Page text:

──────────────────────────────

Viewpoint 1
To generate the even numbers $<n$ the smallest amount of numbers we need about $O (\sqrt{n})$ (by summing only $2$ elements)
Hence, consider the series:
$$ ( \sum_{r=1}^n x^{b_r})^2 = \sum_{i=1}^n \sum_{j=1}^n x^{b_i + b_j}= \sum_{r=2}^n c_{r} x^{2r} $$
where $b_i$ is an arbitrary natural number.
For example for $n= 57$
$$ (x^2 + x^4 + x^8 + x^{12} + x^{16} + x^{18} + x^{36}+ x^{38})^2= \sum_{r=1}^{28} c_r x^{2r} $$ and then taking the square root and the limit:
$$ \lim_{x \to 1^-} ( \sum_{r=1}^n x^{b_r}) = \sqrt{\sum_{r=2}^\infty c_{r} x^{2r}} = \text{number of terms}$$
Proceeding in our example:
$$ \lim_{x \to {1^-}}(x^2 + x^4 + x^8 + x^{12} + x^{16} + x^{18} + x^{36}+ x^{38})^2= 8 \approx \sqrt{57} $$
Hence, to generate all the even numbers:
$$ \lim_{n \to \infty }\lim_{x \to 1^-} ( \sum_{r=1}^n x^{b_r})^2 \sim O(\sqrt{n})$$
Viewpoint 2
However I do not think we can say that is the case to generate all the even numbers.

──────────────────────────────

Data extract:
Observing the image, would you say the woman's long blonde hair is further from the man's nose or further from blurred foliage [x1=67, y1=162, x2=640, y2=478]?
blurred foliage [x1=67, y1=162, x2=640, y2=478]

──────────────────────────────

Written exercise: Extract the passage of the math text between "Hence, consider the" and "arbitrary natural number.", inclusive, copying it word for word. None of the data is required for this.

Written solution:
Hence, consider the series:
$$ ( \sum_{r=1}^n x^{b_r})^2 = \sum_{i=1}^n \sum_{j=1}^n x^{b_i + b_j}= \sum_{r=2}^n c_{r} x^{2r} $$
where $b_i$ is an arbitrary natural number.